Legible vs. Illegible AI Safety Problems
Some AI safety problems are legible (obvious or understandable) to company leaders and government policymakers, implying they are unlikely to deploy or allow deployment of an AI while those problems remain open (i.e., appear unsolved according to the information they have access to). But some problems are illegible (obscure or hard to understand, or in a common cognitive blind spot), meaning there is a high risk that leaders and policymakers will decide to deploy or allow deployment even if they are not solved. (Of course, this is a spectrum, but I am simplifying it to a binary for ease of exposition.)

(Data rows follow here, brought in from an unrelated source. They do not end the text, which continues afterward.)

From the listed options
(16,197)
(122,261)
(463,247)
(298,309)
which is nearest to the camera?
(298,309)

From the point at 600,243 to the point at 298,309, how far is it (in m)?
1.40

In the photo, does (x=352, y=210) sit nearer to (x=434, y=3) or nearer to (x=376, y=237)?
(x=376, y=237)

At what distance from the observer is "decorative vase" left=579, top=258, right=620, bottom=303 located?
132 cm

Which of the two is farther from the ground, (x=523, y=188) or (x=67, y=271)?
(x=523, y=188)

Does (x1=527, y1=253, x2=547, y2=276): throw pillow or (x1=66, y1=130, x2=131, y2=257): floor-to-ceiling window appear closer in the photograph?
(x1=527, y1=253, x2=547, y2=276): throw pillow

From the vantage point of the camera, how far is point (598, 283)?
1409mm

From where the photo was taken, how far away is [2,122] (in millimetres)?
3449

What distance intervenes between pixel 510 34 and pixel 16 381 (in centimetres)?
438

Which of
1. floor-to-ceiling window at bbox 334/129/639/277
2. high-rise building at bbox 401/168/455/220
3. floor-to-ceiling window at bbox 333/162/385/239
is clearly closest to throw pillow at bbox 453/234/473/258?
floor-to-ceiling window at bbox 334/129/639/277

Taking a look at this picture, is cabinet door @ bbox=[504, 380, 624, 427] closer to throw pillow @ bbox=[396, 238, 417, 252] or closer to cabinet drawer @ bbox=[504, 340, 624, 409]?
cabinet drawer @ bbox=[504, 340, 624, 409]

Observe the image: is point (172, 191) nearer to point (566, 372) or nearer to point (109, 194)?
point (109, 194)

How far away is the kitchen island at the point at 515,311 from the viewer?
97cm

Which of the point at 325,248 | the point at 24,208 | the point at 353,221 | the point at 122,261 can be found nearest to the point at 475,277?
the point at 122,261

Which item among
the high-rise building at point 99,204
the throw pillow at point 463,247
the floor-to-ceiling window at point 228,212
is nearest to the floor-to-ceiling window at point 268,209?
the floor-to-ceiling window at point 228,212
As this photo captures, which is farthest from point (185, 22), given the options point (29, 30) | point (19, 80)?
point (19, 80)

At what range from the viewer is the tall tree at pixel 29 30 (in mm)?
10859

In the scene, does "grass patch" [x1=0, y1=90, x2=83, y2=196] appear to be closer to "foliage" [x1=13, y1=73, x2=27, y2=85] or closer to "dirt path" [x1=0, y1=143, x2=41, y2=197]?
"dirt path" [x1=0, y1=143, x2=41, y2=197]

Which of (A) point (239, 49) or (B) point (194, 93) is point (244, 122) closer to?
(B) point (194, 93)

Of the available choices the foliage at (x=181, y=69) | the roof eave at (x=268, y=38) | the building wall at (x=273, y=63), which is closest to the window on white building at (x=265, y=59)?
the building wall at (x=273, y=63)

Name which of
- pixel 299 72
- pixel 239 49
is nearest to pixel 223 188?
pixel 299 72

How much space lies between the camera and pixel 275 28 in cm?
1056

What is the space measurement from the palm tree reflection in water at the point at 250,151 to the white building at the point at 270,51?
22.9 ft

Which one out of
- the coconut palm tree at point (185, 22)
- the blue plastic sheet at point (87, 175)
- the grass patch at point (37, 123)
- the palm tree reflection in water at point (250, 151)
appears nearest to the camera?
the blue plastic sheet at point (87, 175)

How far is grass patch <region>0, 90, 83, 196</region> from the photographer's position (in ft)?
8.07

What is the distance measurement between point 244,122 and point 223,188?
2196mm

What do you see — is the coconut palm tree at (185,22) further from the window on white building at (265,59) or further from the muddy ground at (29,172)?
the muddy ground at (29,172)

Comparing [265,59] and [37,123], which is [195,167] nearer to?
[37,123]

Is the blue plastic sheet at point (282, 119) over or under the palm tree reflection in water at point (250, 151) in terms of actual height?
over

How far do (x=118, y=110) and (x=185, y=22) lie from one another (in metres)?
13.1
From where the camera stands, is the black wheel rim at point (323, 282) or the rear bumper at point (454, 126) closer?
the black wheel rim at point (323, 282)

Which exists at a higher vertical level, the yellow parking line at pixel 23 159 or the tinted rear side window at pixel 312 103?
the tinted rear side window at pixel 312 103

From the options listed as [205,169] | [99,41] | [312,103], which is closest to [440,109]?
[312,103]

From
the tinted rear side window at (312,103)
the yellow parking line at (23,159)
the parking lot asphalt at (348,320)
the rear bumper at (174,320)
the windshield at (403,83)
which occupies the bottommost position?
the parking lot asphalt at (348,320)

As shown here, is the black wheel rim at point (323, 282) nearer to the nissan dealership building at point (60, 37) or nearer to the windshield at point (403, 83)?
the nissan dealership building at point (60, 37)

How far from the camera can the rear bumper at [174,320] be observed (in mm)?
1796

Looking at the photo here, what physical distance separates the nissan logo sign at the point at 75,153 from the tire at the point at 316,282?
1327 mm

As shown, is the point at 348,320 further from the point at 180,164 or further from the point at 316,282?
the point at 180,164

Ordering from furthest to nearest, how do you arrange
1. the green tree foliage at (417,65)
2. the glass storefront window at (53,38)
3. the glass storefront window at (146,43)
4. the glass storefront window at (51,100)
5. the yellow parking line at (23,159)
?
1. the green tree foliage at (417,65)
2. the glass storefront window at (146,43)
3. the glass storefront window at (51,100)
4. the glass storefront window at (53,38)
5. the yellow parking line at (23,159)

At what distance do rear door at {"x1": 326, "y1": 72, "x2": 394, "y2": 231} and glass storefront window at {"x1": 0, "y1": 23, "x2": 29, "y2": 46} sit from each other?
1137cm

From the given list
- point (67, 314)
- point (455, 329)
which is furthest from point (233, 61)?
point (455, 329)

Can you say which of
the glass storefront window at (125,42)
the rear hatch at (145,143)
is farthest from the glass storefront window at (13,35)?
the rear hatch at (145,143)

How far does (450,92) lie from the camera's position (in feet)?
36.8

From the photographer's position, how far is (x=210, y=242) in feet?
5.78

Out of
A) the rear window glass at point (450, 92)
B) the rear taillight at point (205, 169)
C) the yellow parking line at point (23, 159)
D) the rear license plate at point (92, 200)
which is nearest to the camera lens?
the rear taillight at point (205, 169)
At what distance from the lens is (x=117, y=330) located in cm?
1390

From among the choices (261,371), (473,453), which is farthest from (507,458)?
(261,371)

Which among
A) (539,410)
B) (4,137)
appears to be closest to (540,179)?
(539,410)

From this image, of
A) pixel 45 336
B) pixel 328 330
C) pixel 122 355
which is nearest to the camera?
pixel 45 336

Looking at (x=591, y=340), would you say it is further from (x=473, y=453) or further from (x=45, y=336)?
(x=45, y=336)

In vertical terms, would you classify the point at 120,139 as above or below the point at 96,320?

From an x-risk perspective, working on highly legible safety problems has low or even negative expected value. Similar to working on AI capabilities, it brings forward the date by which AGI/ASI will be deployed, leaving less time to solve the illegible x-safety problems. In contrast, working on the illegible problems (including by trying to make them more legible) does not have this issue and therefore has a much higher expected value (all else being equal, such as tractability). Note that according to this logic, success in making an illegible problem highly legible is almost as good as solving it!
Problems that are illegible to leaders and policymakers are also more likely to be illegible to researchers and funders, and hence neglected. I think these considerations have been implicitly or intuitively driving my prioritization of problems to work on, but only appeared in my conscious, explicit reasoning today.
(The idea/argument popped into my head upon waking up today. I think my brain was trying to figure out why I felt inexplicably bad upon hearing that Joe Carlsmith was joining Anthropic to work on alignment, despite repeatedly saying that I wanted to see more philosophers working on AI alignment/x-safety. I now realize what I really wanted was for philosophers, and more people in general, to work on the currently illegible problems, especially or initially by making them more legible.)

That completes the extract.